For what it's worth, I find the Korman listings of ancient journals via sisyphus above to be a bit misleading but not egregiously wrong. From my discussions with other ancient people, I would say that the top four ancient-specific journals are roughly (1) 'Oxford Studies in Ancient Philosophy,' (2) 'Phronesis,' and (3 tie) 'Apeiron' and 'Ancient Philosophy.'

In any case, I highly recommend the 'Endoxa' blog to any interested in information and data on publishing in ancient philosophy journals who are not yet aware of it:

http://endoxa.blog/

Palaios

@ancient person

I would agree, but add that the three major general history of philosophy journals (JHP, BJHP, and Archiv) are roughly between Phronesis and Apeiron/Ancient Philosophy.

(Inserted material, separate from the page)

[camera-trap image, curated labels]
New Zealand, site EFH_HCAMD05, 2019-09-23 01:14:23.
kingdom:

I have no idea why someone would list PhilReview as a top ancient journal and I was also a bit surprised about how high CQ and HPQ landed. Both are good journals, but I would have thought a paper in Apeiron would be considered more prestigious.

ancient person

@Palaios, yes, agreed on all points.

Michel

I guess I took the question to be about *specialty journals*. We all know that top generalist venues are great, but I'd struggle to fit them into a ranking of specialty outlets precisely because while it's nice to publish in them, most almost never publish in aesthetics (or, as Palaios indicates, Ancient, etc.). It's too hard to balance out those considerations, IMO, except to stipulate that the top-tier specialty journals are on a footing with roughly the top twenty or so generalist journals, even if the specialty venue is often the more desirable venue.

Everybody has a good sense of the relative value of those generalist journals, especially across subfields. The more valuable information is how each subfield sees its own specialty journals. After all, how many ancient philosophers have a sense of the aesthetics ranking, or how many 20th c. continentals have a good sense of the ranking for logic and philosophy of mathematics?

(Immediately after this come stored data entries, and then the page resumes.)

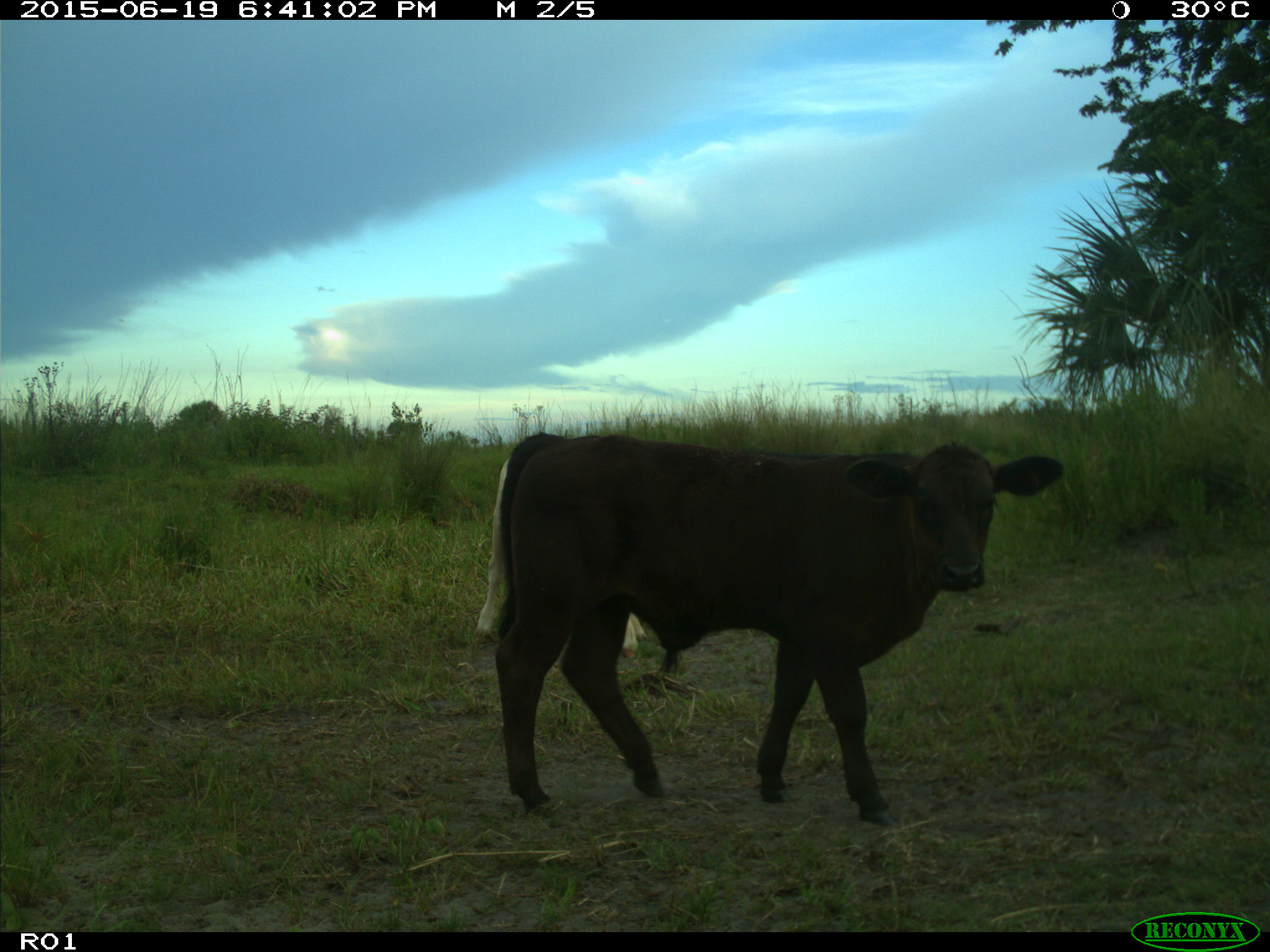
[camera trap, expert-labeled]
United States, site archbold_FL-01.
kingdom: Animalia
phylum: Chordata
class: Mammalia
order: Artiodactyla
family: Bovidae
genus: Bos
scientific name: Bos taurus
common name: domestic cow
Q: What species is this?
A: Bos taurus (domestic cow).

Some subfields, of course, have more specialist outlets than others. Aesthetics has a lot, but LEMM doesn't really. So some subfields may not really have a top tier, and instead replace that with a subset of the top generalist venues.

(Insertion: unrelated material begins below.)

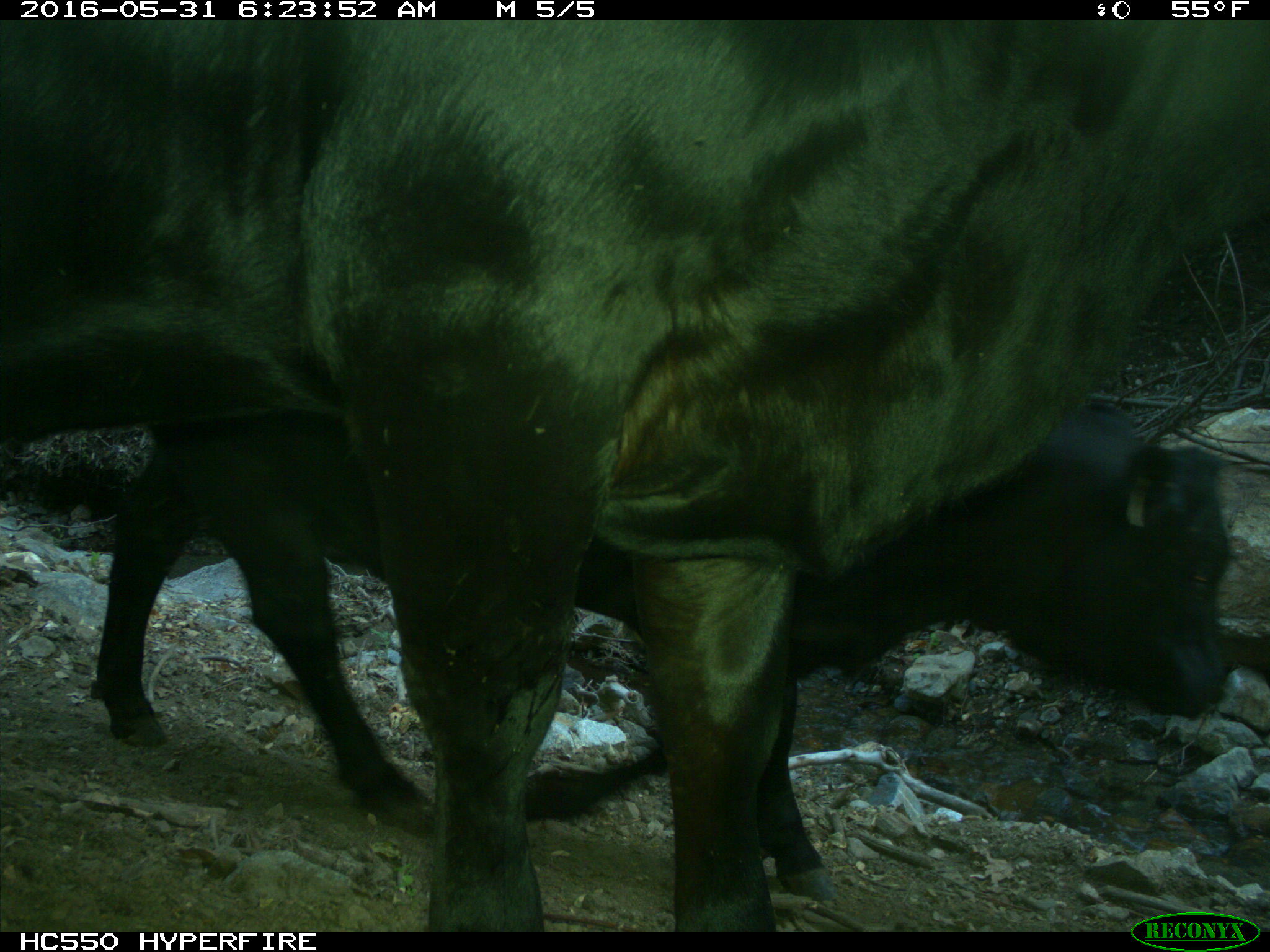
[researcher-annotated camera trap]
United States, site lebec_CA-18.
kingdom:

But... yeah. I took the question to be about specialist venues, which is why the inclusion of generalist venues like PR, PPQ, Noûs, Mind, AJP, CJP, etc. seems weird. An interesting but separate question would be which generalist journals are generally friendly outlets for work in a given subfield. (Wher eby 'generally friendly' I mean that it publishes work in that subfield regularly, rather than only occasionally.)

History is the best.

For general history (modern, ancient, etc), JHP is clearly top. I’d rank ‘Archiv’ above HPQ, and equal to BJHP. (Also, my eye is twitching at all the misspellings of ‘Geschichte’. :) ) I’d also rank Review of Metaphysics and Epoche as ever so slightly below HPQ. I also think some of the above lists are missing some more recent, important journals and some on the up and up. So:

A+: JHP, Phil Review
A: BJHP, Archiv für GeschicHte der Philosophie, Phil Imprint
A-: HPQ, Ergo
B+: Epoché, Review of Metaphysics
B: Inquiry, Journal of the History of Ideas

Religion grad

Philosophy of religion:

Tier 1 - Oxford Studies in Phil Religion (though it’s semi- invite only which sucks), Faith and Philosophy

Tier 2 - Religious Studies, International Journal for Philosophy of Religion, European Journal for Philosophy of Religion

Tier 3 - Philosophia Christi, Sophia

The tiers above are ordered.

I have heard of these but mostly ignore them - American Catholic Philosophical Quarterly, The Heythrop Journal

Inactive - Philo

another historian

@History is the best: I agree with your ranking. Not sure why HPQ is so high. Though I would put Inquiry in at least the A- range (for me it's clearly above HPQ, Review of Metaphysics, Epoche).

grad student

Any rankings for epistemology specifically?